Records from a data collection >>

----------

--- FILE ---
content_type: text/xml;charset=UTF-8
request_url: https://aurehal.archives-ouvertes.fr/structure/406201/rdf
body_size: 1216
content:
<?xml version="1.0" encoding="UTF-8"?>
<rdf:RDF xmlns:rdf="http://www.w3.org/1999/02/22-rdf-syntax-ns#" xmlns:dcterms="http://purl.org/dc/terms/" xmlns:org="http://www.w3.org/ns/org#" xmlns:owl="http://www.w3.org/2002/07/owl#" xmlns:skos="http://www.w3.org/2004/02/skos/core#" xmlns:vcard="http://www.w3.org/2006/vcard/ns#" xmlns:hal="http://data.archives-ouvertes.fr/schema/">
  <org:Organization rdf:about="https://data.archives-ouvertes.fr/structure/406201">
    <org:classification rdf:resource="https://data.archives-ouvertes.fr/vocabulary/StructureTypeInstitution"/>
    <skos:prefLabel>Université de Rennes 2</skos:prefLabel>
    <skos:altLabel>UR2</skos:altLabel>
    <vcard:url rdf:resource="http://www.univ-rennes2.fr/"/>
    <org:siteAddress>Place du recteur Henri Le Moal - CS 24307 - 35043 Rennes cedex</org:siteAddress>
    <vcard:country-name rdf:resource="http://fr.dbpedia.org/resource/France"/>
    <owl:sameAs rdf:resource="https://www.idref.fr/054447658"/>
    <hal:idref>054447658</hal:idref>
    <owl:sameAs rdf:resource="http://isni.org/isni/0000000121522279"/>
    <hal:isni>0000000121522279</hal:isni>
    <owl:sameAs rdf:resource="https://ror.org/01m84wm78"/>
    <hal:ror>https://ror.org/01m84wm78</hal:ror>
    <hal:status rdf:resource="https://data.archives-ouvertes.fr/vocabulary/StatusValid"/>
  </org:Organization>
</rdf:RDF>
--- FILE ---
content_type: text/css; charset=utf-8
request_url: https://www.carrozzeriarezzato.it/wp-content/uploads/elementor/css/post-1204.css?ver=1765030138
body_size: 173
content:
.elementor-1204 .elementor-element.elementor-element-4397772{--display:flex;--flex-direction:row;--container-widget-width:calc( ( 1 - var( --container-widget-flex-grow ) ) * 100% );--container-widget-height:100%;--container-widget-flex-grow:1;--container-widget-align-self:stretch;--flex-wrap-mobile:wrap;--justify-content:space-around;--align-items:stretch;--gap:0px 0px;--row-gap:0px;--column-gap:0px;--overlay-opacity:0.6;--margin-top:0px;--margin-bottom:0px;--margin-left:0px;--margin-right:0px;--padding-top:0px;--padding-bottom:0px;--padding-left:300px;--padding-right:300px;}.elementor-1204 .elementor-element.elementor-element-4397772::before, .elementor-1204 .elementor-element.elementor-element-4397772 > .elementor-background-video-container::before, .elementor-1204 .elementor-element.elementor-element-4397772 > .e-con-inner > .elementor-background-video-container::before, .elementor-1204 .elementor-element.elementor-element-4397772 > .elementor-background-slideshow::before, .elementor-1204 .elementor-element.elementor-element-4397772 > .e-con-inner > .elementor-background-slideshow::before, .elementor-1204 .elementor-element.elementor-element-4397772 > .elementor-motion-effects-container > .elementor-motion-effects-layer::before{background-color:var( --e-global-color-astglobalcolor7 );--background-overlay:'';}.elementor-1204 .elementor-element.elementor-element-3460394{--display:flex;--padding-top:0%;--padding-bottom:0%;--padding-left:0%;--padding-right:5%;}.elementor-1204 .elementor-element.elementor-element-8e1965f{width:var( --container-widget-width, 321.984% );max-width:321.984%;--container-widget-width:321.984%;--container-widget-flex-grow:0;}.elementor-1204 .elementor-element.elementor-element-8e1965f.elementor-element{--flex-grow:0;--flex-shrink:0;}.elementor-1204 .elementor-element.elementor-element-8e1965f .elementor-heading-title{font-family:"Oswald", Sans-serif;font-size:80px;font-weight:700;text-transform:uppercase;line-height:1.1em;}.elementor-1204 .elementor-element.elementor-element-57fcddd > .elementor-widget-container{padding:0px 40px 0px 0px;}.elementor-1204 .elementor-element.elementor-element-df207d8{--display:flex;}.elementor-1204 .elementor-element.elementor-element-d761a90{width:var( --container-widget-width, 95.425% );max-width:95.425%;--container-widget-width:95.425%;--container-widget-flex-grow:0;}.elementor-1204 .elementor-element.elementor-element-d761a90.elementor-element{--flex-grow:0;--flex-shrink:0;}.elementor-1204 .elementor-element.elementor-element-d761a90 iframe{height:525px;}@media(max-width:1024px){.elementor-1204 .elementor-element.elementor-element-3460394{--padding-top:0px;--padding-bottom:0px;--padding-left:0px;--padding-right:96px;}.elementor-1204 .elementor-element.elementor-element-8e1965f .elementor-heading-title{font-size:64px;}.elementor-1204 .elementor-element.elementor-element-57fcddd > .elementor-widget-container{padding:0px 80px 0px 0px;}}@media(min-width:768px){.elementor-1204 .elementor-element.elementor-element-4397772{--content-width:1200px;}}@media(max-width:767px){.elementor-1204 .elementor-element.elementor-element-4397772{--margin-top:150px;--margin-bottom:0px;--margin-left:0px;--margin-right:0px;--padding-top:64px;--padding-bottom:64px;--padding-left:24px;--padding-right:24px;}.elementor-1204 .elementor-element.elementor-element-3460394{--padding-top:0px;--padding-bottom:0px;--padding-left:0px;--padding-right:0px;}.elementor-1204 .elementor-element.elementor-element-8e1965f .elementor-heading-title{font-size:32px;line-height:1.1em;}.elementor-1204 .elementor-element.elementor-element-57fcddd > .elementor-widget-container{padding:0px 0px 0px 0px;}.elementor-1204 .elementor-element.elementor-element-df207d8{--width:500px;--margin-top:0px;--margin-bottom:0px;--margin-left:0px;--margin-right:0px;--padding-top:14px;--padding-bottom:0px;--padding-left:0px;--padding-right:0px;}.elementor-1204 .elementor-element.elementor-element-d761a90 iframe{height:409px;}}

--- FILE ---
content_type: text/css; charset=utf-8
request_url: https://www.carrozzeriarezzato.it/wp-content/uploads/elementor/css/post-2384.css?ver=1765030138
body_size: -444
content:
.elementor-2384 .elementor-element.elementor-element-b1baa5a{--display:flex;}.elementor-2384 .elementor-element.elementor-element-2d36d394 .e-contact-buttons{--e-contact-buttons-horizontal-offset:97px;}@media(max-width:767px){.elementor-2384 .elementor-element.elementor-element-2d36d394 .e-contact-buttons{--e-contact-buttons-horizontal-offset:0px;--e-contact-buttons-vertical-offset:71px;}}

----------

WHAT THE EXERCISE ASKS >> Having read the records above, print them out again exactly.

SOLUTION TO THIS EXERCISE >>
--- FILE ---
content_type: text/xml;charset=UTF-8
request_url: https://aurehal.archives-ouvertes.fr/structure/406201/rdf
body_size: 1216
content:
<?xml version="1.0" encoding="UTF-8"?>
<rdf:RDF xmlns:rdf="http://www.w3.org/1999/02/22-rdf-syntax-ns#" xmlns:dcterms="http://purl.org/dc/terms/" xmlns:org="http://www.w3.org/ns/org#" xmlns:owl="http://www.w3.org/2002/07/owl#" xmlns:skos="http://www.w3.org/2004/02/skos/core#" xmlns:vcard="http://www.w3.org/2006/vcard/ns#" xmlns:hal="http://data.archives-ouvertes.fr/schema/">
  <org:Organization rdf:about="https://data.archives-ouvertes.fr/structure/406201">
    <org:classification rdf:resource="https://data.archives-ouvertes.fr/vocabulary/StructureTypeInstitution"/>
    <skos:prefLabel>Université de Rennes 2</skos:prefLabel>
    <skos:altLabel>UR2</skos:altLabel>
    <vcard:url rdf:resource="http://www.univ-rennes2.fr/"/>
    <org:siteAddress>Place du recteur Henri Le Moal - CS 24307 - 35043 Rennes cedex</org:siteAddress>
    <vcard:country-name rdf:resource="http://fr.dbpedia.org/resource/France"/>
    <owl:sameAs rdf:resource="https://www.idref.fr/054447658"/>
    <hal:idref>054447658</hal:idref>
    <owl:sameAs rdf:resource="http://isni.org/isni/0000000121522279"/>
    <hal:isni>0000000121522279</hal:isni>
    <owl:sameAs rdf:resource="https://ror.org/01m84wm78"/>
    <hal:ror>https://ror.org/01m84wm78</hal:ror>
    <hal:status rdf:resource="https://data.archives-ouvertes.fr/vocabulary/StatusValid"/>
  </org:Organization>
</rdf:RDF>
--- FILE ---
content_type: text/css; charset=utf-8
request_url: https://www.carrozzeriarezzato.it/wp-content/uploads/elementor/css/post-1204.css?ver=1765030138
body_size: 173
content:
.elementor-1204 .elementor-element.elementor-element-4397772{--display:flex;--flex-direction:row;--container-widget-width:calc( ( 1 - var( --container-widget-flex-grow ) ) * 100% );--container-widget-height:100%;--container-widget-flex-grow:1;--container-widget-align-self:stretch;--flex-wrap-mobile:wrap;--justify-content:space-around;--align-items:stretch;--gap:0px 0px;--row-gap:0px;--column-gap:0px;--overlay-opacity:0.6;--margin-top:0px;--margin-bottom:0px;--margin-left:0px;--margin-right:0px;--padding-top:0px;--padding-bottom:0px;--padding-left:300px;--padding-right:300px;}.elementor-1204 .elementor-element.elementor-element-4397772::before, .elementor-1204 .elementor-element.elementor-element-4397772 > .elementor-background-video-container::before, .elementor-1204 .elementor-element.elementor-element-4397772 > .e-con-inner > .elementor-background-video-container::before, .elementor-1204 .elementor-element.elementor-element-4397772 > .elementor-background-slideshow::before, .elementor-1204 .elementor-element.elementor-element-4397772 > .e-con-inner > .elementor-background-slideshow::before, .elementor-1204 .elementor-element.elementor-element-4397772 > .elementor-motion-effects-container > .elementor-motion-effects-layer::before{background-color:var( --e-global-color-astglobalcolor7 );--background-overlay:'';}.elementor-1204 .elementor-element.elementor-element-3460394{--display:flex;--padding-top:0%;--padding-bottom:0%;--padding-left:0%;--padding-right:5%;}.elementor-1204 .elementor-element.elementor-element-8e1965f{width:var( --container-widget-width, 321.984% );max-width:321.984%;--container-widget-width:321.984%;--container-widget-flex-grow:0;}.elementor-1204 .elementor-element.elementor-element-8e1965f.elementor-element{--flex-grow:0;--flex-shrink:0;}.elementor-1204 .elementor-element.elementor-element-8e1965f .elementor-heading-title{font-family:"Oswald", Sans-serif;font-size:80px;font-weight:700;text-transform:uppercase;line-height:1.1em;}.elementor-1204 .elementor-element.elementor-element-57fcddd > .elementor-widget-container{padding:0px 40px 0px 0px;}.elementor-1204 .elementor-element.elementor-element-df207d8{--display:flex;}.elementor-1204 .elementor-element.elementor-element-d761a90{width:var( --container-widget-width, 95.425% );max-width:95.425%;--container-widget-width:95.425%;--container-widget-flex-grow:0;}.elementor-1204 .elementor-element.elementor-element-d761a90.elementor-element{--flex-grow:0;--flex-shrink:0;}.elementor-1204 .elementor-element.elementor-element-d761a90 iframe{height:525px;}@media(max-width:1024px){.elementor-1204 .elementor-element.elementor-element-3460394{--padding-top:0px;--padding-bottom:0px;--padding-left:0px;--padding-right:96px;}.elementor-1204 .elementor-element.elementor-element-8e1965f .elementor-heading-title{font-size:64px;}.elementor-1204 .elementor-element.elementor-element-57fcddd > .elementor-widget-container{padding:0px 80px 0px 0px;}}@media(min-width:768px){.elementor-1204 .elementor-element.elementor-element-4397772{--content-width:1200px;}}@media(max-width:767px){.elementor-1204 .elementor-element.elementor-element-4397772{--margin-top:150px;--margin-bottom:0px;--margin-left:0px;--margin-right:0px;--padding-top:64px;--padding-bottom:64px;--padding-left:24px;--padding-right:24px;}.elementor-1204 .elementor-element.elementor-element-3460394{--padding-top:0px;--padding-bottom:0px;--padding-left:0px;--padding-right:0px;}.elementor-1204 .elementor-element.elementor-element-8e1965f .elementor-heading-title{font-size:32px;line-height:1.1em;}.elementor-1204 .elementor-element.elementor-element-57fcddd > .elementor-widget-container{padding:0px 0px 0px 0px;}.elementor-1204 .elementor-element.elementor-element-df207d8{--width:500px;--margin-top:0px;--margin-bottom:0px;--margin-left:0px;--margin-right:0px;--padding-top:14px;--padding-bottom:0px;--padding-left:0px;--padding-right:0px;}.elementor-1204 .elementor-element.elementor-element-d761a90 iframe{height:409px;}}

--- FILE ---
content_type: text/css; charset=utf-8
request_url: https://www.carrozzeriarezzato.it/wp-content/uploads/elementor/css/post-2384.css?ver=1765030138
body_size: -444
content:
.elementor-2384 .elementor-element.elementor-element-b1baa5a{--display:flex;}.elementor-2384 .elementor-element.elementor-element-2d36d394 .e-contact-buttons{--e-contact-buttons-horizontal-offset:97px;}@media(max-width:767px){.elementor-2384 .elementor-element.elementor-element-2d36d394 .e-contact-buttons{--e-contact-buttons-horizontal-offset:0px;--e-contact-buttons-vertical-offset:71px;}}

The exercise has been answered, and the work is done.